Reset visualizzazioni: 13/11/20 (1565 views)
[…] https://www.ugoquinzi.it/10-convinzioni-sbagliate-sui-preti-cattolici/ […]
Ho approvato il commento, pur in assenza dei requisiti minimali per definirlo tale, perché chi legge possa farsi un’idea precisa dei tanti, veramente tanti problemi presenti nel panorama umano attuale…
Cliccando sullo pseudonimo dell’autore del commento si viene rinviati al suo blog, nel quale si potranno leggere alcune considerazioni, mi limito a dire farneticanti.
Ringrazio l’anonimo estensore per aver risparmiato a Gesù la risposta al 10imo argomento; come giustamente osservato: “L’ultima l’ho tolta perché non ha alcun senso sul resto del contesto…e fa pure ridere…“.
Nel 2012 lo stato vaticano ha ricevuto dagli Italiani 1.2 miliardi di euro con l’8×1000,io lo chiamo strozzinaggio.
Gentile Signore,
ho avuto modo di affrontare la questione dell’8Xmille in un altro articolo, al quale rimando per ogni approfondimento (link).
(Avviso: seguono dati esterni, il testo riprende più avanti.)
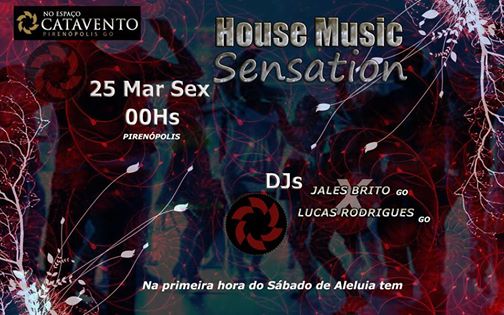 Piren�polis-Goi�s - House Music Sensation - 25 para 26/03/2016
Qui mi preme solo sottolineare che destinatario dell’8Xmille dell’IRPEF dello Stato italiano non è lo Stato Vaticano ma la Chiesa Cattolica italiana (sono due enti diversi); e che non si tratta di “strozzinaggio” (che equivale a dire usura e non si capisce il motivo) ma del frutto di libera devoluzione dei cittadini italiani in applicazione delle leggi dello Stato italiano e di accordi internazionali.
Distinti saluti.
Ma se un prete “nasce” come sacerdote religioso e in seguito diventa sacerdote diocesano, i voti del primo status continuano a valere o vengono meno?
Grazie
Buongiorno.
La cosiddetta escardinazione di un chierico (diacono o prete) comporta la radicale perdita di obblighi e benefici verso l’ente ecclesiastico da cui si recede (Diocesi o famiglia religiosa). I voti fatti nelle mani di un superiore religioso sono però promesse fatte a Dio la cui dispensa è riservata alla Santa Sede. La disciplina attuale prevede che il religioso possa ricevere l’indulto per lasciare la propria famiglia religiosa solo a condizione di aver trovato un Vescovo benevolo che proceda all’incardinazione. Ricevuto l’indulto, il chierico è escardinato e ipso iure dispensato dai voti. Si ammette la possibilità dell’esclaustrazione temporanea del religioso come anche di un periodo ad experimentum in vista di una eventuale escardinazione. In questi casi, in cui non si perde il legame giuridico con la famiglia religiosa di appartenenza, i voti restano sempre validi.